▸ **Tasks to perform**
(A) Answer these questions about the article on experienced nurses:
(i) How many semi-conducted interviews did the study use?
(ii) In what kind of hospital units was the study carried out?
(iii) What would new generations of nurses look for?
(B) Rewrite the article on experienced nurses from "Besides an inferior" up to and including "through personal interaction.", replacing "work overload" with "excessive workload".

▸ **Extracted text**
◆ ◆ ◆
Volume 9, Issue 1 /2007 - Employing Older Workers

Experienced Nurses


Clémence Dallaire

Nurse, PhD, Professor at the Faculty of Nursing Sciences

Université Laval, Quebec, Canada


Paul-André Lapointe, PhD

Director of the Department of Industrial Relations of the Faculty of Social Sciences

Université Laval, Quebec, Canada

E-mail: [email protected]

This article was inspired by a study carried out in the critical care units of a hospital in Quebec, with the help of 42 semi-conducted interviews among nurses and union representatives. This group played a major role in the establishment of priorities in the numerous solutions which emerged from the interviews and in the accepted choice of solutions.


The results highlight the real-life experiences of the longest serving or most experienced nurses, and a certain inter-generational conflict between the experts and novices. The main remark is that there is a very large instability of working teams, due to the modes of administration of the employment statutes, whether it be the excessive recourse to precarious statutes, high absenteeism, or a significant level of voluntary departures including departures of those taking retirement.


Besides an inferior quality of care given, the instability creates a deficit of individual and joint competences, which translates into work overload for the experts and additional stress for those who are not so experienced. Individual competences are partly acquired thanks to work experience and exposure to specific problems. They are sometimes transmittable only through personal interaction.


Within a working team, individual competences are really effective when they are combined and articulated together, in a synergistic way. For a working team, it is the capacity of effectively cooperating, coordinating and communicating on the basis of a common language, verbal or non-verbal, with a view to achieving complex interventions. This collective way of knowing how to react is particularly sought after in critical care units, where complex problems call for teamwork and the coordinated intervention of nurses, at the same time or sequentially. This teamwork is a must and is based on the quality of joint competences.



Such cooperation may be more difficult when a particularly ruthless conflict arises between stable/ expert staff and passing/novice staff, which could in part be associated with an inter-generational conflict. New generations of nurses would look for flexible hours, greater career mobility and a better balance between personal/family requirements and professional requirements. As a result, the younger ones would be less involved in work and would take fewer initiatives. This behaviour is also attributable to a strategy of protection: less experienced nurses who are occasionally introduced to critical care teams and units avoid having to take initiatives for fear of making mistakes.


Without denying the existence of differences between the generations, the strength lies in noting that by granting stability and the best working hours (of the day and week) to some and by confining others to precarious and unpleasant working hours (evening, night and weekend), the administration modes of the employment statutes aggravate the differences between the generations, even transforming them into an inter-generational conflict, and induce particular behaviour.
◆ ◆ ◆
▸ **Dataset**
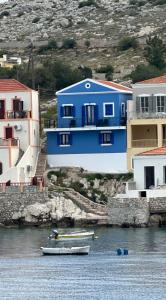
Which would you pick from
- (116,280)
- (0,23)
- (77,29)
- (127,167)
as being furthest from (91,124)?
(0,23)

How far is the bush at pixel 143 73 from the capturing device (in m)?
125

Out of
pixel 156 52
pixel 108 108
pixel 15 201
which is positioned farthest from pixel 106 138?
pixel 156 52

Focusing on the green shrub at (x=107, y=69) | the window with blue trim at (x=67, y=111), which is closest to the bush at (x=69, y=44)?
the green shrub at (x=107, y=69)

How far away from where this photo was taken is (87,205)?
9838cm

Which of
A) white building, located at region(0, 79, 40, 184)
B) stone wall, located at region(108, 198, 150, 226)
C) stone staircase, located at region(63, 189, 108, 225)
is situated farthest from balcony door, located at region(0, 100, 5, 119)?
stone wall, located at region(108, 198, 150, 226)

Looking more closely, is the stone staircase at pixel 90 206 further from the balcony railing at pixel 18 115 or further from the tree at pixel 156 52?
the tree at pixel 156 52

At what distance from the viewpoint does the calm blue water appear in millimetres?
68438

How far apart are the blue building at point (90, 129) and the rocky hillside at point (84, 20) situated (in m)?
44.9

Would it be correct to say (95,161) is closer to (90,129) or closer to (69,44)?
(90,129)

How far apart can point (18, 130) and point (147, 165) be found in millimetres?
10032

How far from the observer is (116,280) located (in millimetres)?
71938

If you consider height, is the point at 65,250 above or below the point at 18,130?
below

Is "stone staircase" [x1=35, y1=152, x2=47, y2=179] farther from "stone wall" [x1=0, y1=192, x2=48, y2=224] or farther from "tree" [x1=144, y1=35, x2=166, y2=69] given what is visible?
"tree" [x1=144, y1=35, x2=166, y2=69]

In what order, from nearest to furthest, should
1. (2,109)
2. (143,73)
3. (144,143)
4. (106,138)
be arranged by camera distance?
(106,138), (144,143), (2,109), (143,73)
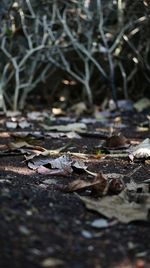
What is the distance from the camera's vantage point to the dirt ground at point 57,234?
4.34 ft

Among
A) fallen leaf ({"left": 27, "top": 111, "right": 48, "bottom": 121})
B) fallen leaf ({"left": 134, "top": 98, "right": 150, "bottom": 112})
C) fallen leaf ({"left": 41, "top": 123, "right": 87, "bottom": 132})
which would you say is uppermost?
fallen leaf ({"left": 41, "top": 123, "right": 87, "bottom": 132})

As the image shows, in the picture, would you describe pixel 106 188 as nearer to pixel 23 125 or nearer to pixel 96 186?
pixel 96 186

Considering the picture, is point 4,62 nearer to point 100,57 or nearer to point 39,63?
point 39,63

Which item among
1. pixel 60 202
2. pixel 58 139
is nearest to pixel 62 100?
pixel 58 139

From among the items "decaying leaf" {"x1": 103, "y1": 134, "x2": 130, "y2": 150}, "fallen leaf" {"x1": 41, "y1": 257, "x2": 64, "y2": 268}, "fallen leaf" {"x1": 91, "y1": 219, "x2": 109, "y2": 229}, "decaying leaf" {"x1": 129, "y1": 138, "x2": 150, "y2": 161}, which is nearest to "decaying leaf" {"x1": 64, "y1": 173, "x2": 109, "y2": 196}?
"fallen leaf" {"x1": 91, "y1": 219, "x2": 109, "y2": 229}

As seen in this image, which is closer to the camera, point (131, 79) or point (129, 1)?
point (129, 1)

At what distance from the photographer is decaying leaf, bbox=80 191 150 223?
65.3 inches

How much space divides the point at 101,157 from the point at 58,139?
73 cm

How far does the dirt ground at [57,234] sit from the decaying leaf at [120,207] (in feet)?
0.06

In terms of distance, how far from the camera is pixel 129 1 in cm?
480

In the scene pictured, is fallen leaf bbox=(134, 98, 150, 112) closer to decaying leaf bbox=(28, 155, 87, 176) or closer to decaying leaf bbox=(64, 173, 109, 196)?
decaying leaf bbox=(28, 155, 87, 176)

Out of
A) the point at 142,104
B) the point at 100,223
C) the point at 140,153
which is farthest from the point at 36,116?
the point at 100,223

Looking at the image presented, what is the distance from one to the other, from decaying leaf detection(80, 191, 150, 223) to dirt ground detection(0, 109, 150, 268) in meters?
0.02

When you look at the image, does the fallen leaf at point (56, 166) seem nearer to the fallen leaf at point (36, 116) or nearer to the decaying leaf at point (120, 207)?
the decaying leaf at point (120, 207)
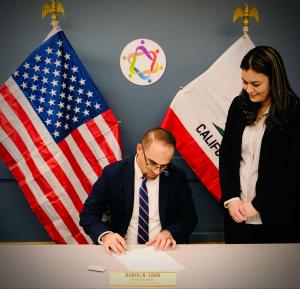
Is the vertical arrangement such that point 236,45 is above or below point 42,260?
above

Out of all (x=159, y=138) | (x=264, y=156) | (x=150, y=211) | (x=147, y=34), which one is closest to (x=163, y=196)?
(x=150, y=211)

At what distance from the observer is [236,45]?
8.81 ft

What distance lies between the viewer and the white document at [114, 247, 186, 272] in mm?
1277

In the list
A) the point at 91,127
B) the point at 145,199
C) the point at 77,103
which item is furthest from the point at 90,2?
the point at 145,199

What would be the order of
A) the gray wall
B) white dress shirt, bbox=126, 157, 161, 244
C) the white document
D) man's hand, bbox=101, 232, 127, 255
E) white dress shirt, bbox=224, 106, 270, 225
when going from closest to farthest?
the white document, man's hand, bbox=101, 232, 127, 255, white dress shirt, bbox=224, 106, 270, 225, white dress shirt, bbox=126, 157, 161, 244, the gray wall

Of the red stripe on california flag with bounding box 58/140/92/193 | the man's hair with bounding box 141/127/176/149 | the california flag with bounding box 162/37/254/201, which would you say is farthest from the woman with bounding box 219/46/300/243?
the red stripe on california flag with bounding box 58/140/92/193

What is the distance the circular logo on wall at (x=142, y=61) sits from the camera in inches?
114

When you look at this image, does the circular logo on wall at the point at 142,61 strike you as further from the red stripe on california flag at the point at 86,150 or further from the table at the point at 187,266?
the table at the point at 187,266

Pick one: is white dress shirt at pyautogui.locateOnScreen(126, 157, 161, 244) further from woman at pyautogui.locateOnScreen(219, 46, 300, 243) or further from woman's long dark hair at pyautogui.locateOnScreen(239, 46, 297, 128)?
◆ ◆ ◆
▸ **Answers by item number**
(A)
(i) 42
(ii) Critical care units
(iii) Flexible hours, greater career mobility and a better balance between personal/family requirements and professional requirements

(B)
Besides an inferior quality of care given, the instability creates a deficit of individual and joint competences, which translates into excessive workload for the experts and additional stress for those who are not so experienced. Individual competences are partly acquired thanks to work experience and exposure to specific problems. They are sometimes transmittable only through personal interaction.